What is the CDN going to look like in 10 years? That’s a really tough question to answer, but let’s go Elon Musk, and give it a shot. To start, let’s throw out Moore’s Law, and any other laws relevant to computer science. Next, we’ll draw from history. A decade+ ago, during the first dot com, Sun, Oracle, and Veritas ruled the day. All major dot coms with VC cashola bought these three products to power their infrastructure. The high end cluster of that time, not named Oracle or HP, was the Veritas Cluster Server (VCS). Back then, VCS cost about $10k, and the primary config ran on two Sun servers + Oracle 8.xx RDBMS, in an active-active state, with a heart-beat connection, to monitor for failure at either node. It was extremely limited in every way imaginable.

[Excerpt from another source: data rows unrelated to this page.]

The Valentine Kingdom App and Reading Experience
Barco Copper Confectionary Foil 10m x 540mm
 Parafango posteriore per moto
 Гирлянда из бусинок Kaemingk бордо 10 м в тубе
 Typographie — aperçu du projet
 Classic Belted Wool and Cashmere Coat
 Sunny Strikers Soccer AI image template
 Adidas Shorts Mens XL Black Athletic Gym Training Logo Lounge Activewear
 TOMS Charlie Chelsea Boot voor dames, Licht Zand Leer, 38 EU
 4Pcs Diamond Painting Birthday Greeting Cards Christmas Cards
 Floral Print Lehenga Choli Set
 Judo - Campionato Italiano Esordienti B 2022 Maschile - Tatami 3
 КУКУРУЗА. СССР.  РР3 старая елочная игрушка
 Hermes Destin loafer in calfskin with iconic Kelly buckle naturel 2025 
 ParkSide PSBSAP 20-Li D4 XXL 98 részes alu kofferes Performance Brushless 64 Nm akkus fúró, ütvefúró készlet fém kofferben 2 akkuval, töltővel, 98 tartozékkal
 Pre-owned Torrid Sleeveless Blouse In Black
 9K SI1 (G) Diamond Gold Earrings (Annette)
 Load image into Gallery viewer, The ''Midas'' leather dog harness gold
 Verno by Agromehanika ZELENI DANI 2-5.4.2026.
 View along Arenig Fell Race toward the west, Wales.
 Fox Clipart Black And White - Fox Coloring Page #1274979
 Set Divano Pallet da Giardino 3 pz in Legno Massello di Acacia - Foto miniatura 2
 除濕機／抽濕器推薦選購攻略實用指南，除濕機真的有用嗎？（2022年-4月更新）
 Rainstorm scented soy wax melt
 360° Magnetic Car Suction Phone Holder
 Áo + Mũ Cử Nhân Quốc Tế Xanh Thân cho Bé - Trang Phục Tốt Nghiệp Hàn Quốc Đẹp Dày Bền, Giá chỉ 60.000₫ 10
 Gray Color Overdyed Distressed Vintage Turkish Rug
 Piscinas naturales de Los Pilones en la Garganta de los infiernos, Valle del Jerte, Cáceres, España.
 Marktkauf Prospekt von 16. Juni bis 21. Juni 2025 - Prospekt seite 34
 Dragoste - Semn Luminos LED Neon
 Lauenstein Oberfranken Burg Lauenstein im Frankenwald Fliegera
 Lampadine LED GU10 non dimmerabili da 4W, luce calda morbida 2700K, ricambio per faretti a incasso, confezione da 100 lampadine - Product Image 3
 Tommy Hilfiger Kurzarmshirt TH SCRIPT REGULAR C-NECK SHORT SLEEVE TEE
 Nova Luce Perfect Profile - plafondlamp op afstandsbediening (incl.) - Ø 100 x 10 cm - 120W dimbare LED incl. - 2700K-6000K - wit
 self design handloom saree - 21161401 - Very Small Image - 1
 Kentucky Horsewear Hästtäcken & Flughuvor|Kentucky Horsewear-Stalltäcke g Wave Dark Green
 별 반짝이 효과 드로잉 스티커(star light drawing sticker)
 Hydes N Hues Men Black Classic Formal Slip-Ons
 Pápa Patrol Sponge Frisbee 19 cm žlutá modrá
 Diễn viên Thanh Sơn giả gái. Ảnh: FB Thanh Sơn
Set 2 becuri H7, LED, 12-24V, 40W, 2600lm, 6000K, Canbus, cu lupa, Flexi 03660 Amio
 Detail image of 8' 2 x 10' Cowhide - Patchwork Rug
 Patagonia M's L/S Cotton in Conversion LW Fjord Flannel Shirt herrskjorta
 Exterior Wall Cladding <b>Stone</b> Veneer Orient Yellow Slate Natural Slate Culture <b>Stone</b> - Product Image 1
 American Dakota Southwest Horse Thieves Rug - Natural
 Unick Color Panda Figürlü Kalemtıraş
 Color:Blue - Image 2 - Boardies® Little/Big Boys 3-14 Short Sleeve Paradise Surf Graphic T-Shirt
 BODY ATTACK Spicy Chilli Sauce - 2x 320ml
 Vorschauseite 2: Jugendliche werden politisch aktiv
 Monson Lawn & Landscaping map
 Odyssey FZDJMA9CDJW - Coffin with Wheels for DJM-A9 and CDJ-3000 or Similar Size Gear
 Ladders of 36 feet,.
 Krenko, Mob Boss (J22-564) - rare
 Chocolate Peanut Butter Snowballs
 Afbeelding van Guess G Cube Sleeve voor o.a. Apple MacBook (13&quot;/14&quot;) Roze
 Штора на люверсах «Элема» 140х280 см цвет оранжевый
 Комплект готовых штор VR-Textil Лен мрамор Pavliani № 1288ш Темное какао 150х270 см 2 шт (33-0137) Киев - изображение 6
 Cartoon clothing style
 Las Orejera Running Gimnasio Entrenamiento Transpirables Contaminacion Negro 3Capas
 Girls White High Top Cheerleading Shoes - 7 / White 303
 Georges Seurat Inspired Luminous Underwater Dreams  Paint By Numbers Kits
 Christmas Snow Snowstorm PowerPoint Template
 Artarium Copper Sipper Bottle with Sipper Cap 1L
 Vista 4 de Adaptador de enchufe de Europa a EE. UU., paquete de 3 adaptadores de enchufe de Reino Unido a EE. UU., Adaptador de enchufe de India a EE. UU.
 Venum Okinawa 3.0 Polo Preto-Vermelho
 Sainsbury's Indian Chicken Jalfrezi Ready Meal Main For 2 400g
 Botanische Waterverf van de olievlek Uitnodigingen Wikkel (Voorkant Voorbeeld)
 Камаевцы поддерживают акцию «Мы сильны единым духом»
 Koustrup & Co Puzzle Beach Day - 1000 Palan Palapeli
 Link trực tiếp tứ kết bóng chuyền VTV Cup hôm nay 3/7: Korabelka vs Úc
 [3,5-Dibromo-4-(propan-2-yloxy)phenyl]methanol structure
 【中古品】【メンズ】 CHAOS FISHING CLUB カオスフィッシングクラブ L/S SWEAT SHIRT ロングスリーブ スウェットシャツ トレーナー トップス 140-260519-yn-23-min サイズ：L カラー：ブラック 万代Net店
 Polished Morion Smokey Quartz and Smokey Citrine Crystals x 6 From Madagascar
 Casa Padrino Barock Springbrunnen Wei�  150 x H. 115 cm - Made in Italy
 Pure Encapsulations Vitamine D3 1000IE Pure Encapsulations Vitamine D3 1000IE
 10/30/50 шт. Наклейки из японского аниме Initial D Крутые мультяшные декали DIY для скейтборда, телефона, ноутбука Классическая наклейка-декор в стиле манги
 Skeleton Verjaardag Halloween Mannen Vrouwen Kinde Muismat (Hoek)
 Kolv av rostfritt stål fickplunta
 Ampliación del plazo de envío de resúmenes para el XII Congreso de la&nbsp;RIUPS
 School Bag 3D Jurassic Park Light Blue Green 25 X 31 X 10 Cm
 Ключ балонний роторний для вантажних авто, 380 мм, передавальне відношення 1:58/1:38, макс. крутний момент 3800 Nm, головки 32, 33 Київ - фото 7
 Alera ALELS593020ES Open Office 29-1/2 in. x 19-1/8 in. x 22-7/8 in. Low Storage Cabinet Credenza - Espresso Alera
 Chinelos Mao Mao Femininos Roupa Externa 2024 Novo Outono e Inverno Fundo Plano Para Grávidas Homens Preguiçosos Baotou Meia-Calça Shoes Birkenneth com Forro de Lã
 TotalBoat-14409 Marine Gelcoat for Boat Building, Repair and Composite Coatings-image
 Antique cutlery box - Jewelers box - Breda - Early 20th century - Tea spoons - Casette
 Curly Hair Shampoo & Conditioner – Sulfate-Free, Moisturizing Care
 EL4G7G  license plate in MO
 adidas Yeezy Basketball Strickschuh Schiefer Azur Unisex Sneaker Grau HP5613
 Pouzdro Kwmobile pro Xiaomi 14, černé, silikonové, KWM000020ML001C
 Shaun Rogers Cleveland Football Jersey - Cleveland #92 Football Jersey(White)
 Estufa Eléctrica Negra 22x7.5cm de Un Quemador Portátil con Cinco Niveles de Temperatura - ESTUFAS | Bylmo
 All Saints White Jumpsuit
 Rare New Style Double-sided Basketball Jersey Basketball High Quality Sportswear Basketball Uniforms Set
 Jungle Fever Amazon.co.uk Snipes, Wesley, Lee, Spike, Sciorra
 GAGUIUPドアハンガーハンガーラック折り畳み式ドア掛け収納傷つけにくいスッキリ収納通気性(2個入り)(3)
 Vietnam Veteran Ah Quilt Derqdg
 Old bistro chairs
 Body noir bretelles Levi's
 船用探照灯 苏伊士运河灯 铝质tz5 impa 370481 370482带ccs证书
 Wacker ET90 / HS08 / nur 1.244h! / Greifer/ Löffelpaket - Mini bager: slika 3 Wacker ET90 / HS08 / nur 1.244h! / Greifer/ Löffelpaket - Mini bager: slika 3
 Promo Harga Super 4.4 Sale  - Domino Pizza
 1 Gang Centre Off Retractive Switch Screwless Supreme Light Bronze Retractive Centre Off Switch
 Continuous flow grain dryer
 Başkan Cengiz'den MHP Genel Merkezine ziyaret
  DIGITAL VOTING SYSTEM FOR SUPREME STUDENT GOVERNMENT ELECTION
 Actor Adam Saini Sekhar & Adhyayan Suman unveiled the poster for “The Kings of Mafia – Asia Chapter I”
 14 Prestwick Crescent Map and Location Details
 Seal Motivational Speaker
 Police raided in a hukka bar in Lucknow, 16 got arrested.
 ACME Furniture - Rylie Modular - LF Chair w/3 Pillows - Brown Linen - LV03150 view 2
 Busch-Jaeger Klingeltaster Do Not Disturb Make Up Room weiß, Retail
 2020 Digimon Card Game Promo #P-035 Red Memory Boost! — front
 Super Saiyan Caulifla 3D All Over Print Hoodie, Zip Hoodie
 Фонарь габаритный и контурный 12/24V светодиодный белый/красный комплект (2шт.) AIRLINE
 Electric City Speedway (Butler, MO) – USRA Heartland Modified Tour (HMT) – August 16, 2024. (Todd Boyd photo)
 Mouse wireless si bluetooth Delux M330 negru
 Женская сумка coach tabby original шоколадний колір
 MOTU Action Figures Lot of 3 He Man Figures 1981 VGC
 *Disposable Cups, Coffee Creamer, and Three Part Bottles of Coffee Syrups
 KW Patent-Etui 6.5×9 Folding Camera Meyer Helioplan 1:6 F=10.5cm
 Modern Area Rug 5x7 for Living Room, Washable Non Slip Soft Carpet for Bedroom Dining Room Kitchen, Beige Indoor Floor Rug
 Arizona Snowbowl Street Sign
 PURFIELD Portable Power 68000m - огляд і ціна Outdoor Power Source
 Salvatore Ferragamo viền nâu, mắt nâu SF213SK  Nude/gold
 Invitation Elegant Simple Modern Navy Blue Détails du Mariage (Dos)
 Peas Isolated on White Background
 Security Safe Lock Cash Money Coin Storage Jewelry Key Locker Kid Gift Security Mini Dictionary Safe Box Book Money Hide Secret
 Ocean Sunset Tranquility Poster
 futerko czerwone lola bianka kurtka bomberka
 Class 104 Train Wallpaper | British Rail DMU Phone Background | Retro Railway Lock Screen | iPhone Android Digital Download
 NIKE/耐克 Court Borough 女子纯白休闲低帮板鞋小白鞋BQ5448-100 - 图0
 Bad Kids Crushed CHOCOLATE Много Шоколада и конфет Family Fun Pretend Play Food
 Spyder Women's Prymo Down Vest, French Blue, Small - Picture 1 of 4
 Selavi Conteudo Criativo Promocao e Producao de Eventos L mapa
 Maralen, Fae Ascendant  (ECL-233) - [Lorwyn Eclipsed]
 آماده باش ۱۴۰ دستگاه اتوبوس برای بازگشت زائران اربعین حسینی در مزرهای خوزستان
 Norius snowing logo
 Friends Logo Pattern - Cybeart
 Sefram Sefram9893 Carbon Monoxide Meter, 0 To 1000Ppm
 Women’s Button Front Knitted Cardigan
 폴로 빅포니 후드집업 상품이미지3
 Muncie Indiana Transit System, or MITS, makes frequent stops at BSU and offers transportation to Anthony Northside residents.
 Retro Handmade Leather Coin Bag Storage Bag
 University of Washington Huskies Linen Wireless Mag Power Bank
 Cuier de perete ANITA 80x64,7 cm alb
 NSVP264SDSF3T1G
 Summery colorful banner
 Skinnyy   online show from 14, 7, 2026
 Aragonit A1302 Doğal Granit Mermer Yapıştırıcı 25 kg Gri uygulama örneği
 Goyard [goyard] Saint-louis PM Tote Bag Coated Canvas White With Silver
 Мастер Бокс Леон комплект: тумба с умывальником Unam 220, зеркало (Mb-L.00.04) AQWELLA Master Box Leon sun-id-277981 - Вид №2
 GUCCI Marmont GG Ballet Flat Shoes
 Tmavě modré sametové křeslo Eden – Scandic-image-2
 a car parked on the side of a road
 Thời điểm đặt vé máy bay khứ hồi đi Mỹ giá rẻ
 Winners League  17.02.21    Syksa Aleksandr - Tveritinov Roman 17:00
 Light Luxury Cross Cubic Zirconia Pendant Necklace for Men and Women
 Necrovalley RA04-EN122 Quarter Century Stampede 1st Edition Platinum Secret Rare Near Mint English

Fast forward a decade, and we have SSD’s, big data, Google, Facebook, NoSQL, AWS, Hadoop & MapReduce clusters that can run on 4500 commodity servers, and so on. Trying to predict the kind of software that will be available in ten years is an exercise in futility, so let’s start at the rack level, and work backwards from there. Today, a fully packed rack can support 1PB of Isilon storage. In another configuration, a rack can support a dozen TBs of RAM, 300GBs of SSD drive capacity, few hundred cores, and enough throughput capacity to push 400Gbps of data. In 10 years, the disk drive will cede to exist, as well as SSDs. Storage will be comprised of a motherboard, loaded with some advanced chips and transistors. With that being said, let’s build the DevOps dream CDN rack for 2024. This is dream rack:
 The CDN Rack of Year 2024
- Few big servers in one rack
- Millions of CPU cores
- 100PBs of RAM
- 1 Yottabyte of Storage
- 1 Ebps (1000 Tbps) of throughput capacity
- Support for 10M+ VMs and applications
- Cost: $250k per rack
Demise of Cloud Compute Utility Model
In other words, the CDN rack of 2024 is likely to replace about 100 Google racks+ of computing power. Technology infrastructure is likely to go from software running thousands of commodity servers, to running on a dozen of high powered commodity servers that fit neatly into one rack. With that being said, one CDN POP with multiple racks is going to pack more power than all of infrastructure in the entire AWS, Google Cloud, or Azure infrastructure today. “Told you I was going Elon Musk here”. Thus, a CDN POP of 2024 is likely to replace the Cloud Compute business model, and companies won’t have to pay for compute and storage as a utility with variable cost. Instead, companies will buy 3 high powered racks, with each rack located in different country, to serve as redundancy, but also with enough capacity to power millions of VMs, and applications for only a couple of hundred thousand dollars.
Compute as-a-CDN Service
The 2024 CDN is what I call Compute as-a-CDN service. CDN customers will be able to push their entire technology software stack of web applications, data warehouses, ERP, decision support systems, and so on, to the CDN edge, where it can be close to customer, end user, partners, and so on. There will be no more middle mile optimization technologies, or compute as a utility, and all the latency issue will be confined to the last mile, being the distance from the end user to the nearest POP. Milliseconds will no longer be in the vernacular, only microsecond load and delivery.